━━━ Texto de origem ━━━

Tráfego no Estreito de Ormuz segue reduzido com tarifa iraniana
Quatro embarcações cruzaram a passagem desde a manhã de terça-feira (24) conforme registros de rastreamento; o Irã informou que passará a cobrar pela garantia de trânsito seguro.

Quatro embarcações atravessaram o Estreito de Ormuz desde a manhã de terça-feira (24), segundo registros de rastreamento marítimo consultados pela reportagem. As travessias foram identificadas em dados que apontam três petroleiros e um cargueiro como as embarcações que cruzaram a passagem no período de 24 horas.
O governo iraniano anunciou que começará a cobrar uma taxa para garantir o trânsito seguro através do Estreito de Ormuz, medida justificada como necessária diante do quadro de hostilidades. Autoridades de Teerã informaram que a passagem seguirá sujeita a coordenação prévia com autoridades locais para permitir deslocamentos considerados seguros por aquele governo, segundo declaração oficial divulgada em entrevista.
Especialistas em navegação e operadores de logística marítima relatam que o movimento no estreito permanece consideravelmente inferior aos níveis anteriores ao início do conflito, com impacto direto nas rotas comerciais. Desde sábado (28 de fevereiro), quando se registra o início das hostilidades relatadas na região, foram contabilizados pelo menos 16 ataques a embarcações no Golfo Pérsico e em áreas próximas ao Estreito de Ormuz.
Dados da empresa de monitoramento MarineTraffic indicaram que as operações no estreito têm sido seletivas, com passagem de embarcações pontuais interpretada como sinalização calculada pelas autoridades iranianas. A mesma fonte apontou que algumas atividades comerciais podem estar sendo retomadas de forma gradual, embora persista incerteza sobre segurança e responsabilidade por eventuais incidentes em rotas marítimas.
Operadoras de navios e seguradoras informaram elevação nos prêmios de seguro e revisão de rotas que buscam reduzir exposição em trechos considerados de maior risco, segundo relatos de mercado. Autoridades internacionais e organismos de segurança marítima monitoram a situação e mantêm alertas operacionais, e operadores seguem orientações para coordenação de trânsito e troca de informações entre Estados e armadores.
O porta-voz do Ministério das Relações Exteriores do Irã, Esmail Baghaei, reiterou na terça-feira (24) a necessidade de medidas especiais para passagem devido ao estado de guerra que, segundo ele, afeta a segurança nacional. Baghaei afirmou ainda que países não envolvidos em atos de agressão poderão atravessar o estreito após coordenação com as autoridades iranianas para garantir condições consideradas seguras pelas partes locais.

━━━ Dados registrados ━━━

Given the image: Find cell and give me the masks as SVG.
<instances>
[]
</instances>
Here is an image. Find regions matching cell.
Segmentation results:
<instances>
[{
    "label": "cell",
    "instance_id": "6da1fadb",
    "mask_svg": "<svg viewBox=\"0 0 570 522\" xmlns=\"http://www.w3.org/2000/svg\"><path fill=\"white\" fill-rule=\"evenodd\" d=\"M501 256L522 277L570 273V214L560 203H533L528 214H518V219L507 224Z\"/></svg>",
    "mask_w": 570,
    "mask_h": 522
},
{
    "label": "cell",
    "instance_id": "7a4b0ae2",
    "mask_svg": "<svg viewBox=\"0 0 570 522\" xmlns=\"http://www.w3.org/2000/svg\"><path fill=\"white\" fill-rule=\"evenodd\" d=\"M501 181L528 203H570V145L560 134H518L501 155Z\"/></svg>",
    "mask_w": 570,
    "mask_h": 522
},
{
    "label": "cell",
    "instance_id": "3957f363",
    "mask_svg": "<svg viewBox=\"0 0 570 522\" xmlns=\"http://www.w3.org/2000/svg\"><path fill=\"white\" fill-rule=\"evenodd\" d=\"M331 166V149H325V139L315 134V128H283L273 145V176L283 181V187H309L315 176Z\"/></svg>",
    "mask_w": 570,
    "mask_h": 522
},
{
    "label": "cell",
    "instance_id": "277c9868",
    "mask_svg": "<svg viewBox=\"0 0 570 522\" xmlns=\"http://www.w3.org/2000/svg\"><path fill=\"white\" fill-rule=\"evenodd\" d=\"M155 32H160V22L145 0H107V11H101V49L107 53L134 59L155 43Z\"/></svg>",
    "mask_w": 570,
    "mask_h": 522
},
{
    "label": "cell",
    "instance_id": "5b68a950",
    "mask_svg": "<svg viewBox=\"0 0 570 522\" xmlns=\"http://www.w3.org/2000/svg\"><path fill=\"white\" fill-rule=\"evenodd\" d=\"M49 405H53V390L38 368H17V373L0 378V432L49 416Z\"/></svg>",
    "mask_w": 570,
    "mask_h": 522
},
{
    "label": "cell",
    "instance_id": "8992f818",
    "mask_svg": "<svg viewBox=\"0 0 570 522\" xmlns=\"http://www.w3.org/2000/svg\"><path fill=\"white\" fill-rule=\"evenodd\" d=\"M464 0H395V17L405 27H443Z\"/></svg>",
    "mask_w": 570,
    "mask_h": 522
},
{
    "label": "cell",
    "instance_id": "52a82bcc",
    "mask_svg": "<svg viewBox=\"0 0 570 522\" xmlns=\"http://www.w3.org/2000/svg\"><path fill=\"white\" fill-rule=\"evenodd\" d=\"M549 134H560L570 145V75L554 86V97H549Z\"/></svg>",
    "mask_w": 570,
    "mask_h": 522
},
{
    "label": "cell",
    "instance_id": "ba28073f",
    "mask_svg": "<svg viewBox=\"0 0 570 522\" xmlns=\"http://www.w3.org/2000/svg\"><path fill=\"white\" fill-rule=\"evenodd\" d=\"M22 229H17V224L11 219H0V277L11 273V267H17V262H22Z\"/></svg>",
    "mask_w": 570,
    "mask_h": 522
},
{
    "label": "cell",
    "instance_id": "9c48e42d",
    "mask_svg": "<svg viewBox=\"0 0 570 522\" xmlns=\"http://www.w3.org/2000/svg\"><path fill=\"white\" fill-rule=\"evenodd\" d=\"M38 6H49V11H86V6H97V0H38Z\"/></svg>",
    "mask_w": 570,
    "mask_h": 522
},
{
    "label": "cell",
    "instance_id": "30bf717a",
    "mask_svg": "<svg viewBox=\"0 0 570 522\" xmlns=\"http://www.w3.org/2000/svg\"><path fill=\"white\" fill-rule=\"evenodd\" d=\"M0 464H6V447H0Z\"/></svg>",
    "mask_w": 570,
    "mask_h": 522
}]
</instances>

━━━

> _Tarefa proposta_
Com base no texto sobre o Estreito de Ormuz, responda:
(a) Que tipos de embarcação, e em que número, cruzaram a passagem no período de 24 horas?
(b) Quantos ataques a embarcações foram contabilizados desde o início das hostilidades relatadas?
(c) Qual é o nome do porta-voz do Ministério das Relações Exteriores do Irã citado no texto?

> _Resolução do problema_
(a) Três petroleiros e um cargueiro.
(b) Pelo menos 16 ataques.
(c) Esmail Baghaei.